In the records below, take the line containing "phylum: Chordata" and reproduce it and every subsequent line exactly, adding nothing.

Collection entries
^^^^^^^^^^^^^^^^
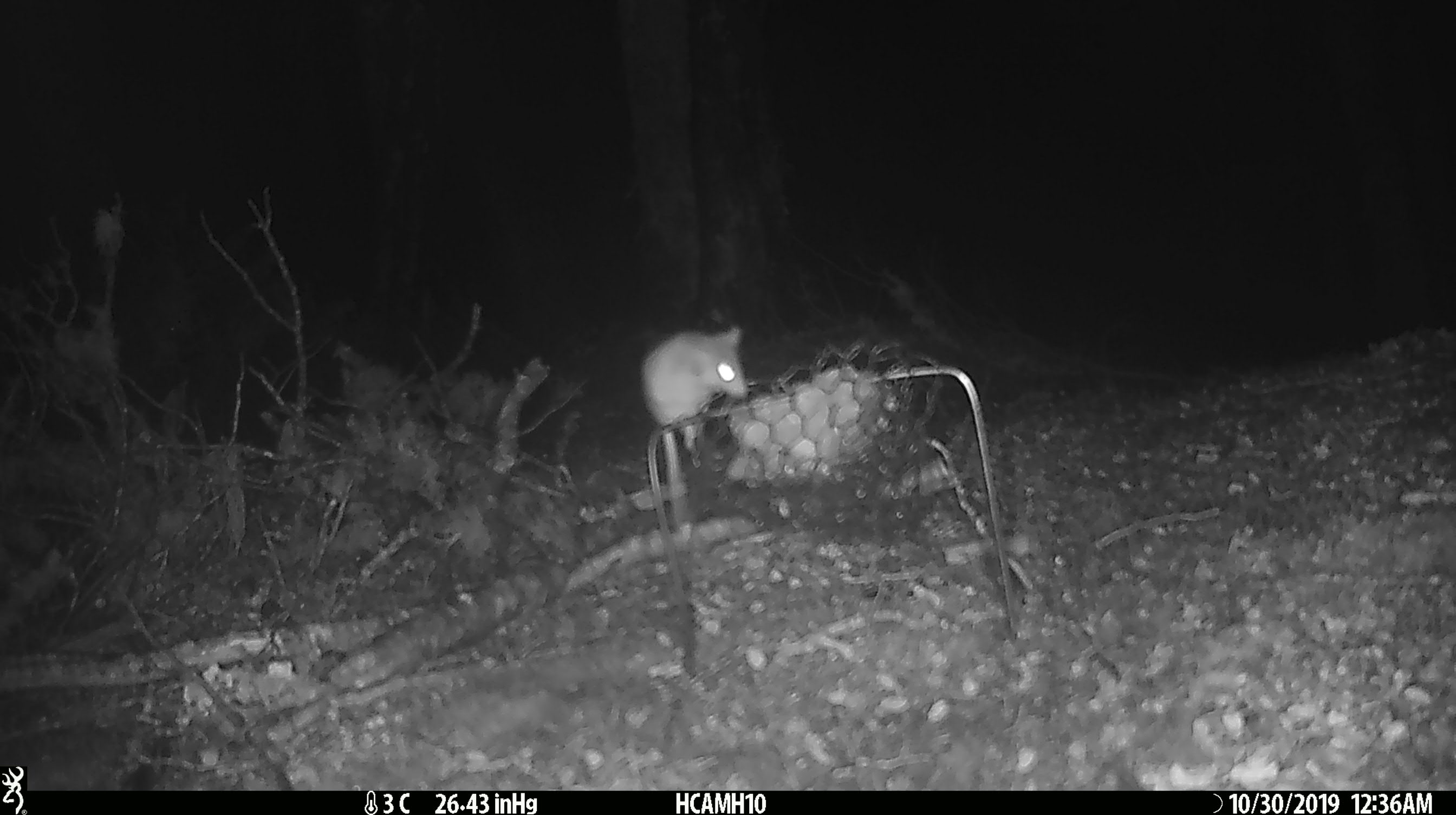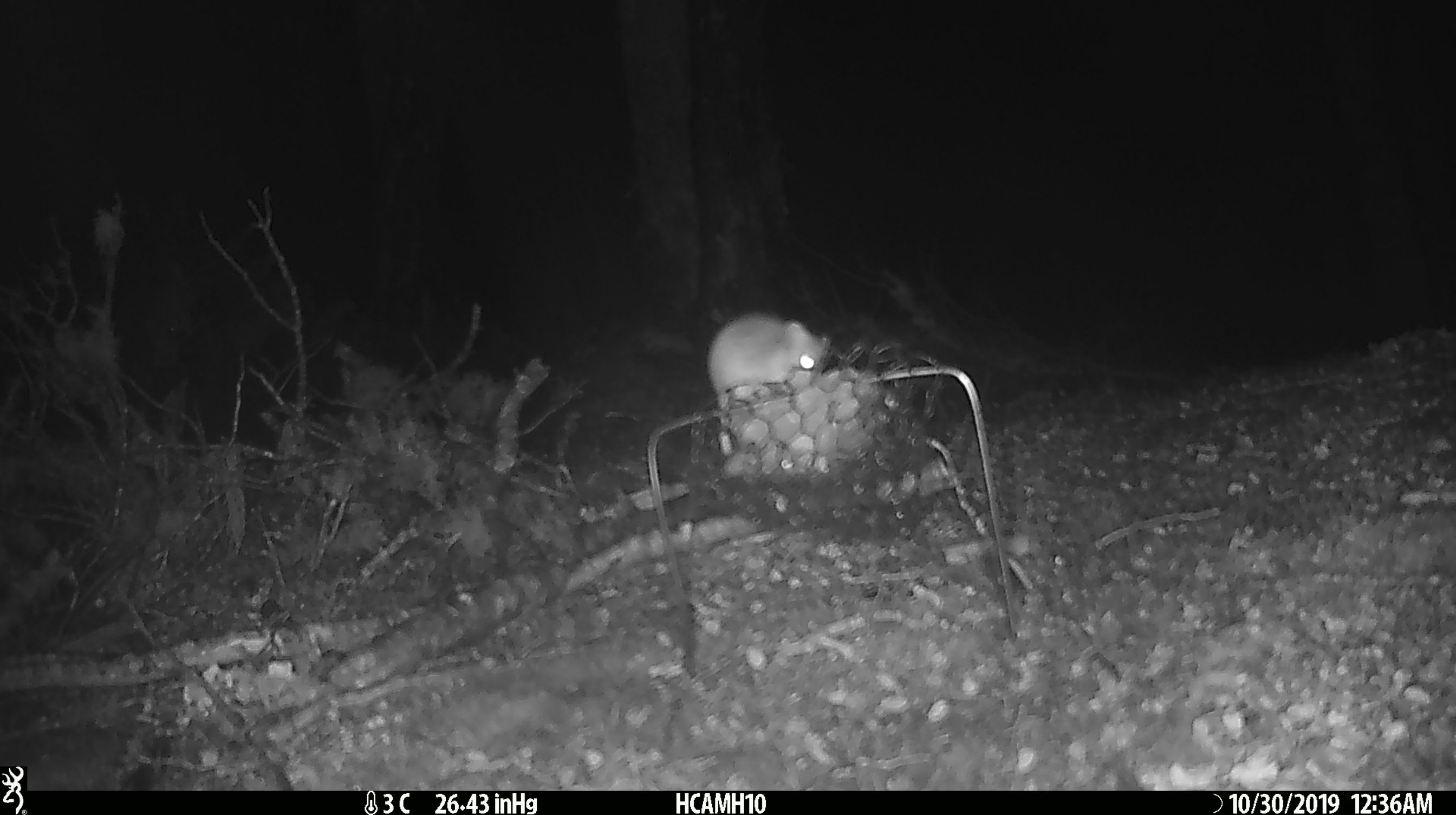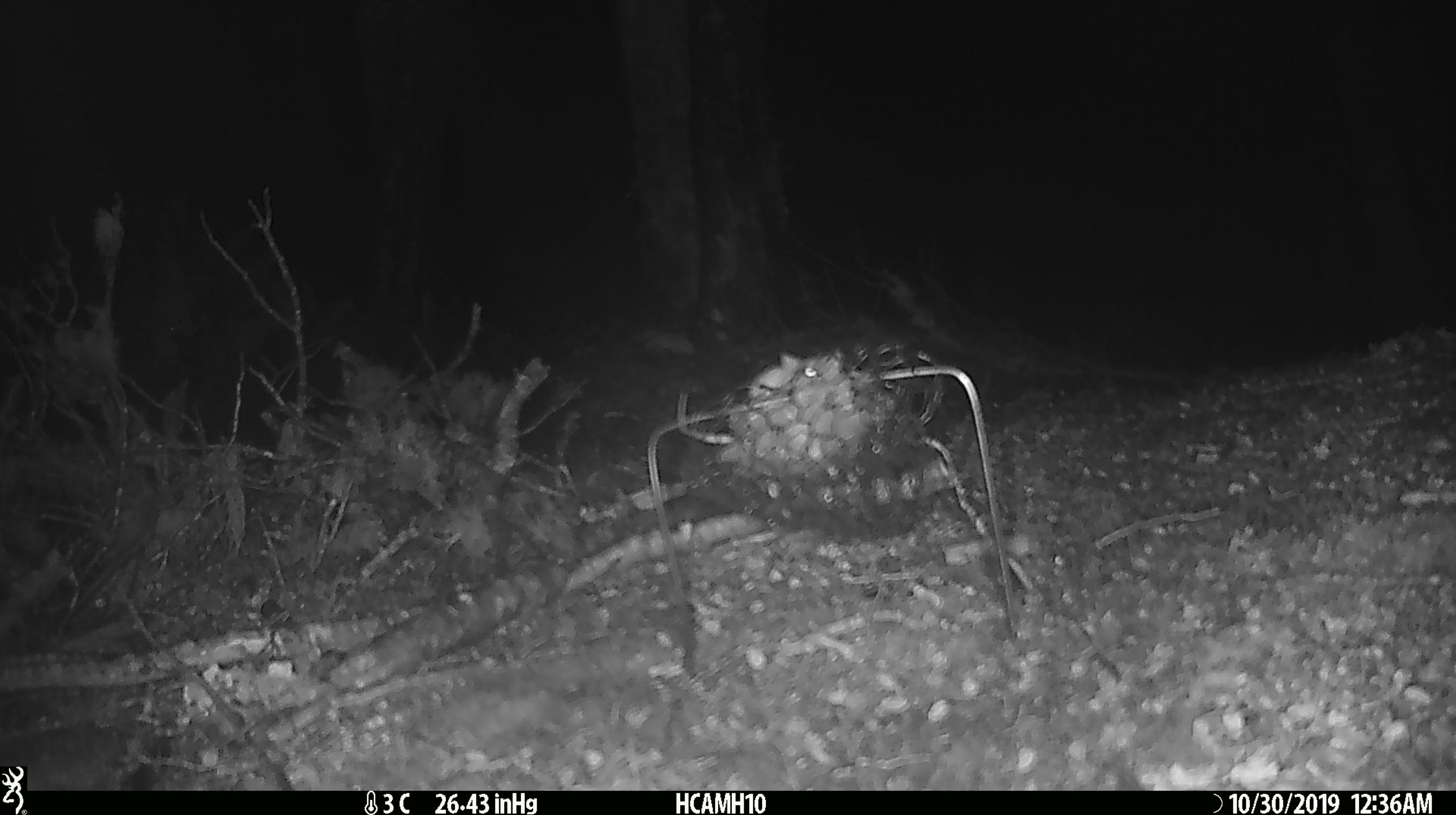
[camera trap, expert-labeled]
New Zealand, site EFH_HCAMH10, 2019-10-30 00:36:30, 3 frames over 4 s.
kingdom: Animalia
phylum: Chordata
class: Mammalia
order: Rodentia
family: Muridae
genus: Mus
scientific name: Mus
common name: mouse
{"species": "mouse (Mus)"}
^^^^^^^^^^^^^^^^
Answer to this exercise:
phylum: Chordata
class: Mammalia
order: Rodentia
family: Muridae
genus: Mus
scientific name: Mus
common name: mouse
{"species": "mouse (Mus)"}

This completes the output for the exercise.